Pick a topic you are interested in or a niche you want to focus on, and get to writing! If you are really passionate about a subject and have a lot to say, consider starting a blog and contributing to it regularly.
- Offer to write for free – Don’t go overboard with this approach – it’s not smart to get into the habit of giving away a service you need to make money from.
But if you are just starting out, there’s no harm in emailing or calling a few businesses you are interested in and seeing if they would let you write a brief article or some website copy.
Some will even advocate writing these pieces in advance, then reach out to the business once they are done.
That’s a viable approach, but it’s best if the company is on board. This way, you can display them as your very first client!
Friends, family members, and previous colleagues who have businesses are a great place to start if you go this route.
A company has almost nothing to lose by letting a writer create free content for them, but plenty to gain – shrewd business owners will take you up on your offer.
How often should you update your portfolio?
There’s no hard-and-fast rule here – it depends on how much you are working and the type of writing you are doing.
Personally, I try to look back at my portfolio every time I complete an assignment that I am particularly proud of.
If you just finished working on something and you think you knocked it out of the park, go ahead and figure out a way to incorporate it into your portfolio.

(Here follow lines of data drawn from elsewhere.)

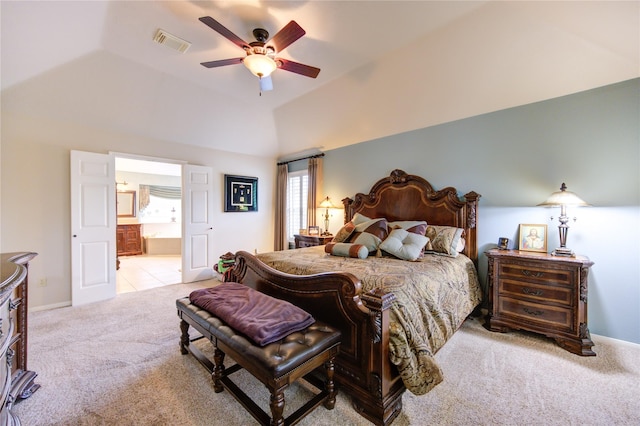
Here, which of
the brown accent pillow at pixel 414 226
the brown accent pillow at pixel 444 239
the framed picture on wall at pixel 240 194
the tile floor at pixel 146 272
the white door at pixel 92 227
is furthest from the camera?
the framed picture on wall at pixel 240 194

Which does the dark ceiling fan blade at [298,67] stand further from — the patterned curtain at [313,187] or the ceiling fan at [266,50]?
the patterned curtain at [313,187]

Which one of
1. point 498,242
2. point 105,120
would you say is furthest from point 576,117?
point 105,120

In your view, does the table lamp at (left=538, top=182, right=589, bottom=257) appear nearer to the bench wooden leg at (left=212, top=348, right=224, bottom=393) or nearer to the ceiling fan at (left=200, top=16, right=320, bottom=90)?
the ceiling fan at (left=200, top=16, right=320, bottom=90)

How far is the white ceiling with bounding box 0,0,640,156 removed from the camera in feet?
7.73

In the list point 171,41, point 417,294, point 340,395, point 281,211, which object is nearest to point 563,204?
point 417,294

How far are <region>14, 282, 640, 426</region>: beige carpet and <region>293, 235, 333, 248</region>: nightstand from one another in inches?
95.7

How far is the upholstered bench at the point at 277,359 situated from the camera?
4.57 ft

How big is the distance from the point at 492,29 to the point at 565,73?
0.88 meters

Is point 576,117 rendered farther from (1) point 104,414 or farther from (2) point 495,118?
(1) point 104,414

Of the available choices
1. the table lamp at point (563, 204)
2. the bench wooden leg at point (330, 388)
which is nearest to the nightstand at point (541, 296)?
the table lamp at point (563, 204)

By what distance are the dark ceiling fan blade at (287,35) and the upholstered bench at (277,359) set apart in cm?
229

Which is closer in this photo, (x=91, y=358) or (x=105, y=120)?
(x=91, y=358)

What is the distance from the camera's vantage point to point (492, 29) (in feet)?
8.21

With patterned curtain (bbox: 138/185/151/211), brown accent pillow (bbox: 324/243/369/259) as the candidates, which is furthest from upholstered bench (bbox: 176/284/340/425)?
patterned curtain (bbox: 138/185/151/211)
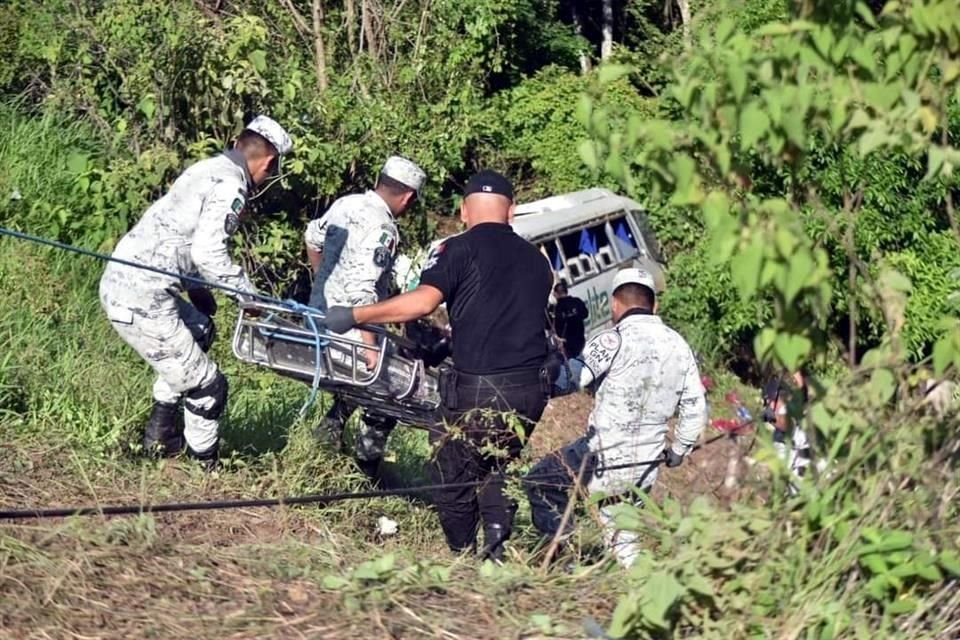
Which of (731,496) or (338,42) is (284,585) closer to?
(731,496)

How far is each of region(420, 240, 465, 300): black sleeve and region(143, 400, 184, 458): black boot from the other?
1.65 meters

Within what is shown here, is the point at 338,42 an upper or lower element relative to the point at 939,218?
upper

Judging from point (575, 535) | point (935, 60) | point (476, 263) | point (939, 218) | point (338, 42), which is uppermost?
point (935, 60)

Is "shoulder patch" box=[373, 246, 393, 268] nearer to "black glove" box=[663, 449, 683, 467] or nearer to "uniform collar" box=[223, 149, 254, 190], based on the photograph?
"uniform collar" box=[223, 149, 254, 190]

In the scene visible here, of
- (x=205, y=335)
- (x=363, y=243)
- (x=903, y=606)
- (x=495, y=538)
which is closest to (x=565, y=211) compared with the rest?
(x=363, y=243)

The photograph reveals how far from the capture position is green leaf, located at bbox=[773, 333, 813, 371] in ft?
12.6

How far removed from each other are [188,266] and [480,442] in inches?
64.8

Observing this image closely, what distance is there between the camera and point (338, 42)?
48.7 ft

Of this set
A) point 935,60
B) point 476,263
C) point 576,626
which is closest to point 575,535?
point 576,626

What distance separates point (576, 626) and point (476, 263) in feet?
7.50

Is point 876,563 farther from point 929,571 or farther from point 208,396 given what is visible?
point 208,396

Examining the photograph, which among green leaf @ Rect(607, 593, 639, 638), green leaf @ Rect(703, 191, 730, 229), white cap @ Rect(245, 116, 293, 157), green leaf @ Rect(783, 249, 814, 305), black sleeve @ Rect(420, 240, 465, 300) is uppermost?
green leaf @ Rect(703, 191, 730, 229)

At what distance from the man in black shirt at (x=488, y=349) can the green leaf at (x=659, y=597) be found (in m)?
2.24

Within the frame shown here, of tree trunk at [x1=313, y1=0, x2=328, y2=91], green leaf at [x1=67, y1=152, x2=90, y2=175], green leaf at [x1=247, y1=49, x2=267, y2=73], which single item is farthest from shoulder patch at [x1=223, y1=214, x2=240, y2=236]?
tree trunk at [x1=313, y1=0, x2=328, y2=91]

Otherwise, make an effort to update or at least re-evaluate your portfolio every 3 to 6 months. In the early stages of your career, as you gather your first few clips, it’s okay to update it more often than that.
It’s certainly not the only thing that will get you work as a freelance writer – you also have to be communicative, personable, and able to meet deadlines.
But having a strong portfolio can set you apart from competing writers and open the door to some amazing professional opportunities.
Start where you are, choose your best pieces, and update it frequently, and you’ll find that your portfolio can be a real asset as a freelance writer.